The Financial Services Authority has today published its report into the failure of Royal Bank of Scotland. One of the principal causes of the collapse of RBS was its acquisition of ABN AMRO, which the FSA concludes was conducted “without appropriate heed to the risks involved and with inadequate due diligence”. The FSA press release is here and the full report can be read here.
However, the FSA has decided to take no action with regard to that due diligence failure, for the following reasons (at section 2.3 of Part 3 of the report, at paragraph 247):
“• It [the FSA] did not identify material failures in the processes followed by the Board to govern its decision-making during the acquisition or instances where knowingly inaccurate or unreliable due diligence information was presented to or withheld from the Board.
• It did not find evidence that Board members were pressured by the executive or that the executive had acted inappropriately to push through the decision to proceed with the acquisition.
• The RBS Board received legal advice as to whether it had given the acquisition proper consideration and whether the amount of due diligence undertaken was in line with generally accepted practice.
• When it became apparent that the market conditions were deteriorating in 2007, RBS sought legal advice on its ability to withdraw from the acquisition or reduce the price.
• There are no rules, codes, or practice standards which define the appropriate and required level of due diligence in a takeover.
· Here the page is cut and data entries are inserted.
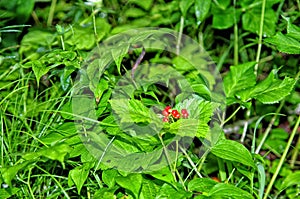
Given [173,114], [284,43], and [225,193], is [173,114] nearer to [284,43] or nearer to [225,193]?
[225,193]

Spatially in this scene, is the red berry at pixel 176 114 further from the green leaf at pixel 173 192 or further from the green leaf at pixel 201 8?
the green leaf at pixel 201 8

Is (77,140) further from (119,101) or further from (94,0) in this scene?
(94,0)

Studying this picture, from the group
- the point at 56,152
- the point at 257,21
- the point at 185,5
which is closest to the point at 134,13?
the point at 185,5

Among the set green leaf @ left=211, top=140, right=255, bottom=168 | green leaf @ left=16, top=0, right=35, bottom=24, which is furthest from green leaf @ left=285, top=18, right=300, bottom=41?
green leaf @ left=16, top=0, right=35, bottom=24

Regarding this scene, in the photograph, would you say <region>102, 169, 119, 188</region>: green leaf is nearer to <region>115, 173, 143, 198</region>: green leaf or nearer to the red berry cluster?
<region>115, 173, 143, 198</region>: green leaf

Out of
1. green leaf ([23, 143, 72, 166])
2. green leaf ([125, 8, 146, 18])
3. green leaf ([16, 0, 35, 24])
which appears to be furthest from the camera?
green leaf ([125, 8, 146, 18])
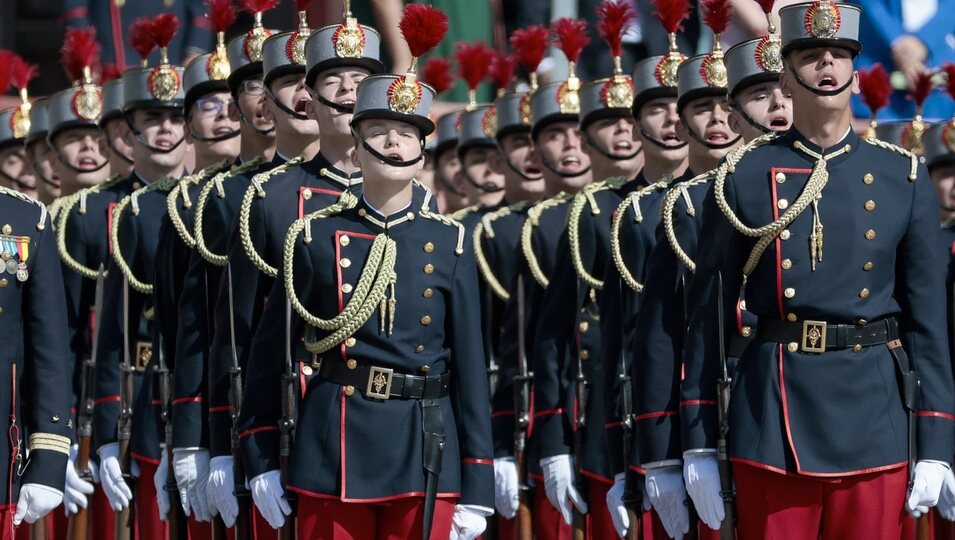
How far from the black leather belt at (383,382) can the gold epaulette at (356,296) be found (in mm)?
99

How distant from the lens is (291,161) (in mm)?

In the absence of such rules, codes or practice standards, the decision to proceed with the takeover would have to be so obviously wrong at the time that it was clearly outside the bounds of reasonableness.
• The degree to which the extent of the due diligence conducted and the overall limitations of the transaction were transparently communicated to investors, the FSA and the general public meant in this case that the deficiencies in the due diligence could not in themselves be the basis for a successful enforcement action.”
The FSA report states that the legal advice referred to above “is subject to legal professional privilege and cannot be referred to in this Report. [The FSA] Enforcement Division took account of the fact that legal advice had been sought as well as the content of the advice”.
Earlier in the FSA report, discussing an RBS Chairman’s Committee discussion during the period when the RBS Board was considering the ABN AMRO acquisition in the context of the problems caused by ABN AMRO’s sale of its La Salle business, the report notes that:
“The minutes of the meeting recorded that RBS’s various advisers were comfortable with the transaction[i.e the ABN AMRO acquisition] and that it had received advice from its lawyers, Linklaters, on the issue of whether the RBS Board had given the proposed transaction proper consideration.”
That is one of only two named references to RBS’s lawyers in the FSA report.